> _Work to complete_
a) Using the forestry excerpt, answer these:
(i) Where did Mr Boon grow up?
(ii) How many staff do the eight wood processing companies employ?
(iii) Besides forestry, what use do small blocks have?
b) Return the portion of the forestry excerpt that begins at the words "It seems fitting" and ends after the words "timber a year.".

===== Reading passage

Although there could be more value for some landowners in growing a forest than in whatever they were doing now, site selection remained paramount to the success of forestry.

The profitability of a forest would be determined by its soil type, its distance from a port and timber processing companies and whether it had road access for logging machinery and trucks.

“What is needed is terrain that can be economically harvested and roaded,” Mr Boon said.

“To be profitable, forestry needs scale to offset the costs of the logging infrastructure. Planting trees at the back of the farm or on small blocks when you’re 200 kilometres from the market doesn’t work.”

He said if forestry was established on small blocks, roading and transport costs needed to be kept low to make it economical.

Smaller woodlots on land that was marginal for drystock farming but relatively close to the New Plymouth market could be successful.

A lot of forestry in New Zealand wasn’t harvested because it was so far from markets that transport and logging costs made it uneconomical. However, small blocks uneconomical for forestry did have a place for erosion control.

It seems fitting that Boon is part of the Taranaki timber industry because he has a name that’s synonymous with it.

He grew up in Waverley and is a grandson of Herbert Boon – known as Bert, a one-time managing director of the renowned New Plymouth building company, Boon Brothers.

Today Taranaki’s forest and wood processing industries employ about 500 people. Eight wood processing companies – Clelands Timber Products, Taranakipine, Waverley Sawmills, Kaimata Sawmill, Mangorei Plus, Pukehoe Sawmills, Value Timber and Inglewood Timber Processors – employ 350 staff who process 160,000 cubic metres of timber a year.

==========
===== Data

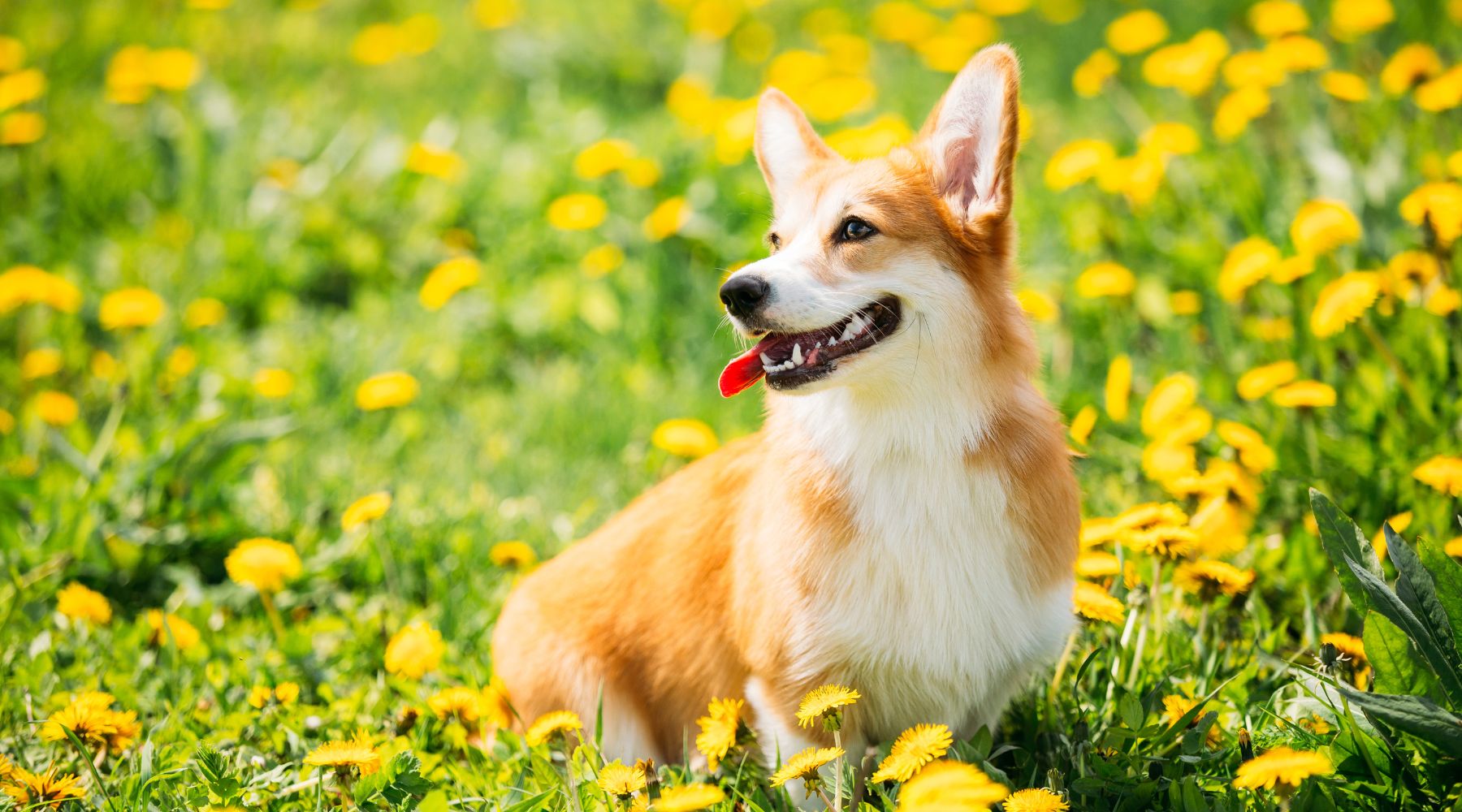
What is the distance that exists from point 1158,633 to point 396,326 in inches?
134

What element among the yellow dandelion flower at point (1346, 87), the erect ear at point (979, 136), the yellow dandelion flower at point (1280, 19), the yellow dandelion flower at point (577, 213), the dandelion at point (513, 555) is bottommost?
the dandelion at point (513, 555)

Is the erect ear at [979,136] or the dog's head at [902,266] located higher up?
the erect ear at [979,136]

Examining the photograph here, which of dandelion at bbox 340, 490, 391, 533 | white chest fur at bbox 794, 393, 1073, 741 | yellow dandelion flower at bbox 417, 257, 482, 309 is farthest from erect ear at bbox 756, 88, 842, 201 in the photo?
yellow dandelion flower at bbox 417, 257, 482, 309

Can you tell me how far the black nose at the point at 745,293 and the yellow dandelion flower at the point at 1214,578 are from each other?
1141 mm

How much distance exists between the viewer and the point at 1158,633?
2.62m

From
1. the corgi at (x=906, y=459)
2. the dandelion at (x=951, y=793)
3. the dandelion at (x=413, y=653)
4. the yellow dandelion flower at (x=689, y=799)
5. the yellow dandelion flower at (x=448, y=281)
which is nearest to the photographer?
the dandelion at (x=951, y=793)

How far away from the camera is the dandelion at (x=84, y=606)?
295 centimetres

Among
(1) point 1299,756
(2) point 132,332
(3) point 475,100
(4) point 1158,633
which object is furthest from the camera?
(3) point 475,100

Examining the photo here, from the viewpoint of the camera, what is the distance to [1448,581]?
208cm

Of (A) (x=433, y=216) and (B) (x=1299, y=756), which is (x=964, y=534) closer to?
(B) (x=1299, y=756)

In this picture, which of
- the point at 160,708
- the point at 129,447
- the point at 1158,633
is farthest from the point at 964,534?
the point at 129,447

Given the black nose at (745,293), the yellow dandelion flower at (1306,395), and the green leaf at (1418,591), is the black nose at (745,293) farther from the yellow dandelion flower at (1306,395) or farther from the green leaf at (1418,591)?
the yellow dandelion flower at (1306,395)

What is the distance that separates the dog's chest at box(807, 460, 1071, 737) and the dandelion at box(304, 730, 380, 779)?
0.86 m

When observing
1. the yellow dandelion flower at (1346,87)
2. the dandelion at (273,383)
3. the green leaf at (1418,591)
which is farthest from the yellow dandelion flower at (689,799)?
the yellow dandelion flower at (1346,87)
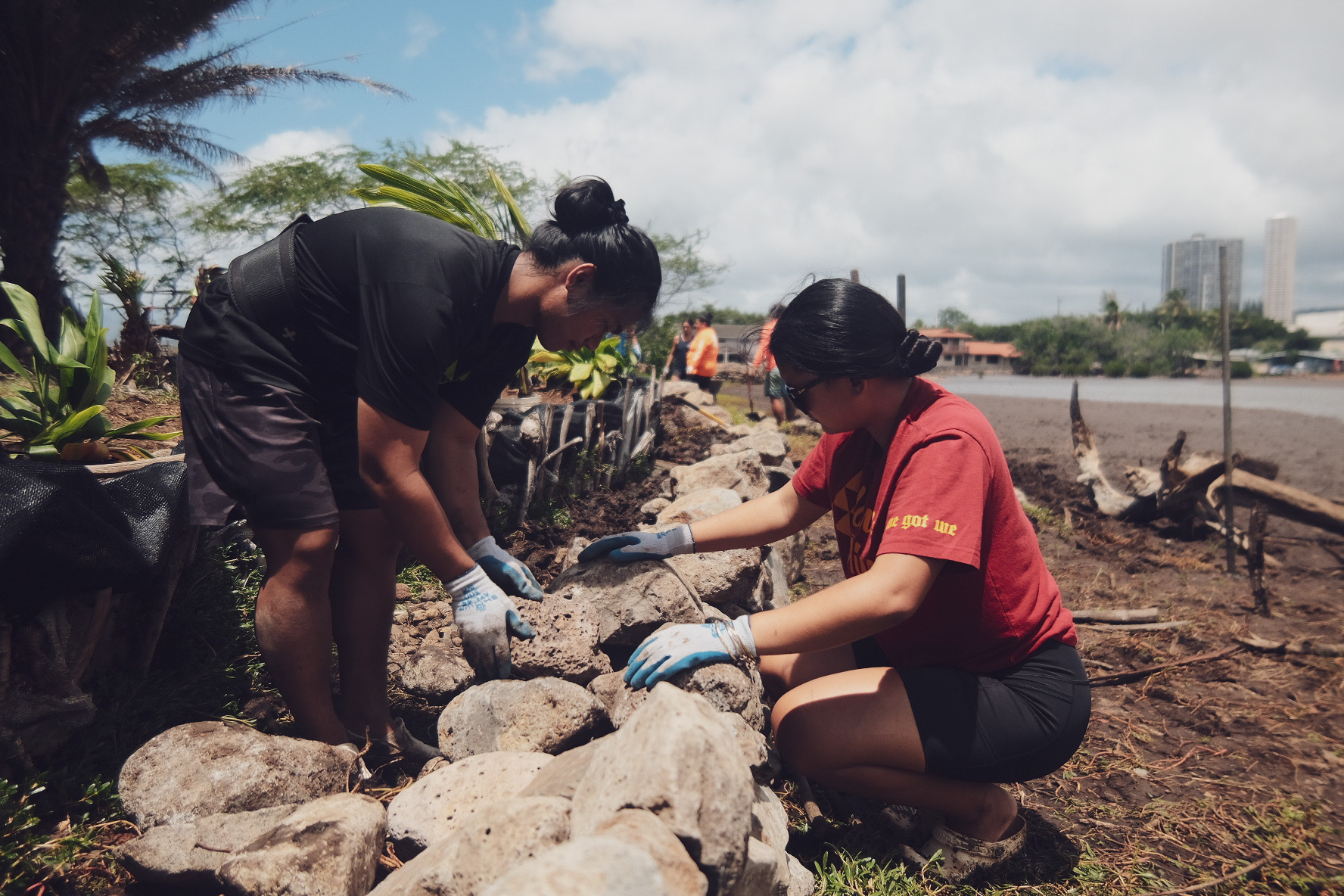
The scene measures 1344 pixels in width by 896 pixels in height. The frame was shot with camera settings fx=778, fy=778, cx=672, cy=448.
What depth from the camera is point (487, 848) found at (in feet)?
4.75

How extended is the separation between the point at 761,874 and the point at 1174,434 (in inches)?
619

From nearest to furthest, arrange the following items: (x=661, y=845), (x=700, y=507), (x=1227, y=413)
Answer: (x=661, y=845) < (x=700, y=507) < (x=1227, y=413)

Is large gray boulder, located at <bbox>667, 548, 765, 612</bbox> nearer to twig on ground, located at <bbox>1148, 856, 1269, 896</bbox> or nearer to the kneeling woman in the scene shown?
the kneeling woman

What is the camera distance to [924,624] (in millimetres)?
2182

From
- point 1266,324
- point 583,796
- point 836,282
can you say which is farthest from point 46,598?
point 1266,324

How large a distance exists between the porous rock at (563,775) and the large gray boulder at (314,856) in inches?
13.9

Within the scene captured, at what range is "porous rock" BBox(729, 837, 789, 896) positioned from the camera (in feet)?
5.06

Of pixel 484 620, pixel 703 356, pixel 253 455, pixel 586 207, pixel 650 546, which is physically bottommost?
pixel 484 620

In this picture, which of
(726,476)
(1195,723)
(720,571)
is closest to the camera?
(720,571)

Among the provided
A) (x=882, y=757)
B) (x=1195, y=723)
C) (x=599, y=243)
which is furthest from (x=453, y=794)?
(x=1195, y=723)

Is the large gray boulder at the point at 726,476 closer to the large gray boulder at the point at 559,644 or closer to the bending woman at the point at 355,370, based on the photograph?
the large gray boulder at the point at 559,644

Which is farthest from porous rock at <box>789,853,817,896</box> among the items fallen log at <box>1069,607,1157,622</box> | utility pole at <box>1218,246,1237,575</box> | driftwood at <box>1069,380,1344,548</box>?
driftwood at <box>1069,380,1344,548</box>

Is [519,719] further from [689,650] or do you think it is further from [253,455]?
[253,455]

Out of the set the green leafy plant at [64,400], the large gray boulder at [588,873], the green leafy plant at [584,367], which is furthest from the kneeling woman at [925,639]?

==========

> _The solutions_
a)
(i) Waverley
(ii) 350
(iii) Erosion control

b)
It seems fitting that Boon is part of the Taranaki timber industry because he has a name that’s synonymous with it.

He grew up in Waverley and is a grandson of Herbert Boon – known as Bert, a one-time managing director of the renowned New Plymouth building company, Boon Brothers.

Today Taranaki’s forest and wood processing industries employ about 500 people. Eight wood processing companies – Clelands Timber Products, Taranakipine, Waverley Sawmills, Kaimata Sawmill, Mangorei Plus, Pukehoe Sawmills, Value Timber and Inglewood Timber Processors – employ 350 staff who process 160,000 cubic metres of timber a year.